17. A Quaresma deste Ano Jubilar seja vivida mais intensamente como tempo forte para celebrar e experimentar a misericórdia de Deus. Quantas páginas da Sagrada Escritura se podem meditar, nas semanas da Quaresma, para redescobrir o rosto misericordioso do Pai! Com as palavras do profeta Miqueias, podemos também nós repetir: Vós, Senhor, sois um Deus que tira a iniquidade e perdoa o pecado, que não Se obstina na ira mas Se compraz em usar de misericórdia. Vós, Senhor, voltareis para nós e tereis compaixão do vosso povo. Apagareis as nossas iniquidades e lançareis ao fundo do mar todos os nossos pecados (cf. 7, 18-19).
As páginas do profeta Isaías poderão ser meditadas, de forma mais concreta, neste tempo de oração, jejum e caridade. "O jejum que me agrada é este: libertar os que foram presos injustamente, livrá-los do jugo que levam às costas, pôr em liberdade os oprimidos, quebrar toda a espécie de opressão, repartir o teu pão com os esfomeados, dar abrigo aos infelizes sem casa, atender e vestir os nus e não desprezar o teu irmão. Então, a tua luz surgirá como a aurora, e as tuas feridas não tardarão a cicatrizar-se. A tua justiça irá à tua frente, e a glória do Senhor atrás de ti. Então invocarás o Senhor e Ele te atenderá, pedirás auxílio e te dirá: "Aqui estou!" Se retirares da tua vida toda a opressão, o gesto ameaçador e o falar ofensivo, se repartires o teu pão com o faminto e matares a fome ao pobre, a tua luz brilhará na escuridão, e as tuas trevas tornar-se-ão como o meio-dia. O Senhor te guiará constantemente, saciará a tua alma no árido deserto, dará vigor aos teus ossos. Serás como um jardim bem regado, como uma fonte de águas inesgotáveis" (58, 6-11).
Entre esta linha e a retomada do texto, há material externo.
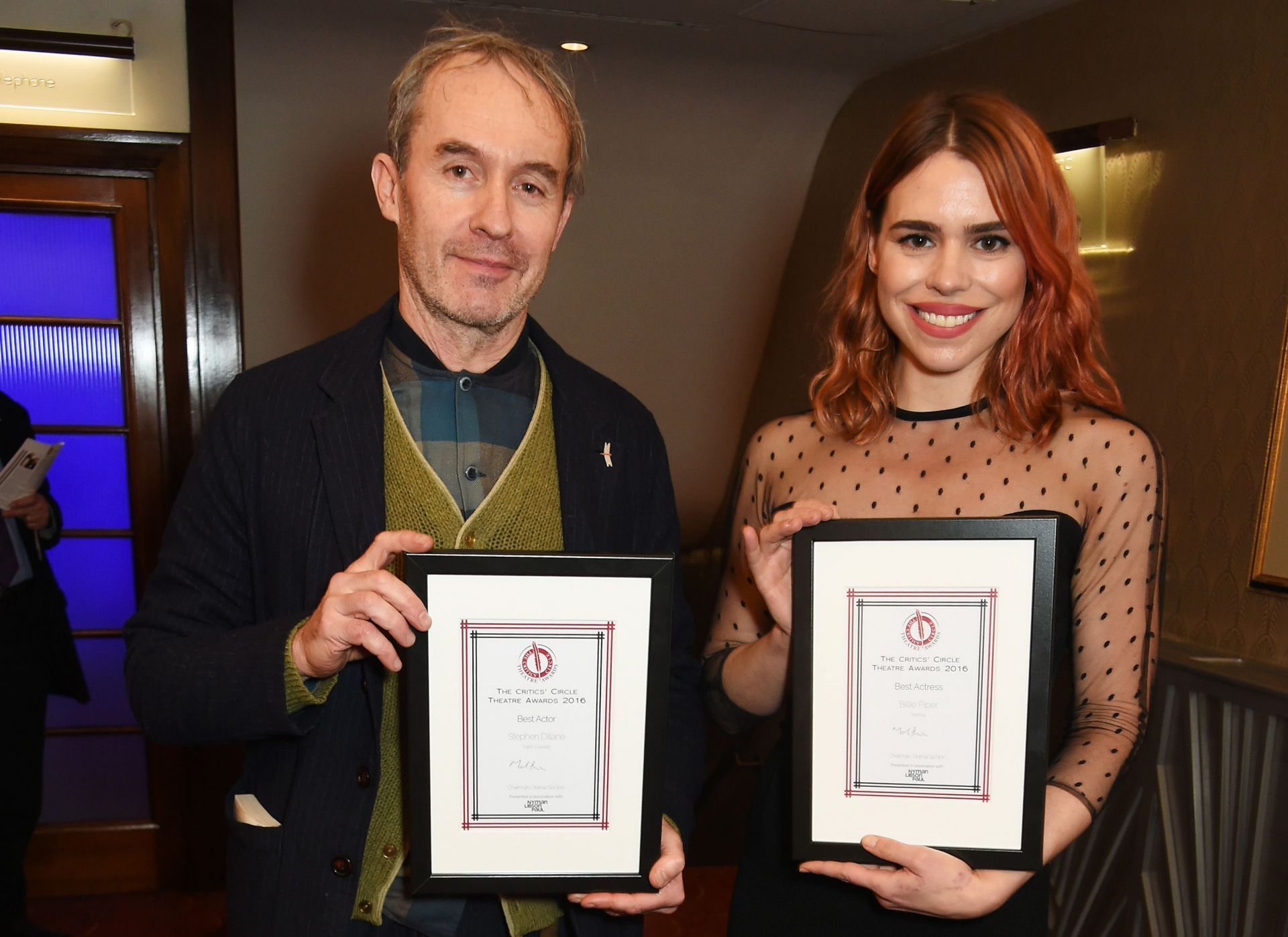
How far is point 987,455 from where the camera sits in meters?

A iniciativa "24 horas para o Senhor", que será celebrada na sexta-feira e no sábado anteriores ao IV Domingo da Quaresma, deve ser incrementada nas dioceses. Há muitas pessoas – e, em grande número, jovens – que estão a aproximar-se do sacramento da Reconciliação e que frequentemente, nesta experiência, reencontram o caminho para voltar ao Senhor, viver um momento de intensa oração e redescobrir o sentido da sua vida. Com convicção, ponhamos novamente no centro o sacramento da Reconciliação, porque permite tocar sensivelmente a grandeza da misericórdia. Será, para cada penitente, fonte de verdadeira paz interior.
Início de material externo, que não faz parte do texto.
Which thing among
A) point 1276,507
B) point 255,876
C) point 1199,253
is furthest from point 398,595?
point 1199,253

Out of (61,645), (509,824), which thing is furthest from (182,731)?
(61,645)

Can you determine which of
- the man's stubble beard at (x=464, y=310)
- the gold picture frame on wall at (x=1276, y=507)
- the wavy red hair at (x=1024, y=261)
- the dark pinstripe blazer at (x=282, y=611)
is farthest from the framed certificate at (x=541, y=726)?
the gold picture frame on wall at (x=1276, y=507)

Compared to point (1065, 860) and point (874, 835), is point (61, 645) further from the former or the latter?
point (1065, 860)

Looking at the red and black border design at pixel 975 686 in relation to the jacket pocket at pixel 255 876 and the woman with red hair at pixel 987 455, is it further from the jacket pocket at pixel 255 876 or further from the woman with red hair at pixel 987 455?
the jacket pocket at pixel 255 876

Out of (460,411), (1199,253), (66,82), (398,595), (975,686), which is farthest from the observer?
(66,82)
Não me cansarei jamais de insistir com os confessores para que sejam um verdadeiro sinal da misericórdia do Pai. Ser confessor não se improvisa. Tornamo-nos tal quando começamos, nós mesmos, por nos fazer penitentes em busca do perdão. Nunca esqueçamos que ser confessor significa participar da mesma missão de Jesus e ser sinal concreto da continuidade de um amor divino que perdoa e salva. Cada um de nós recebeu o dom do Espírito Santo para o perdão dos pecados; disto somos responsáveis. Nenhum de nós é senhor do sacramento, mas apenas servo fiel do perdão de Deus. Cada confessor deverá acolher os fiéis como o pai na parábola do filho pródigo: um pai que corre ao encontro do filho, apesar de lhe ter dissipado os bens. Os confessores são chamados a estreitar a si aquele filho arrependido que volta a casa e a exprimir a alegria por o ter reencontrado. Não nos cansemos de ir também ao encontro do outro filho, que ficou fora incapaz de se alegrar, para lhe explicar que o seu juízo severo é injusto e sem sentido diante da misericórdia do Pai que não tem limites. Não hão-de fazer perguntas impertinentes, mas como o pai da parábola interromperão o discurso preparado pelo filho pródigo, porque saberão individuar, no coração de cada penitente, a invocação de ajuda e o pedido de perdão. Em suma, os confessores são chamados a ser sempre e por todo o lado, em cada situação e apesar de tudo, o sinal do primado da misericórdia.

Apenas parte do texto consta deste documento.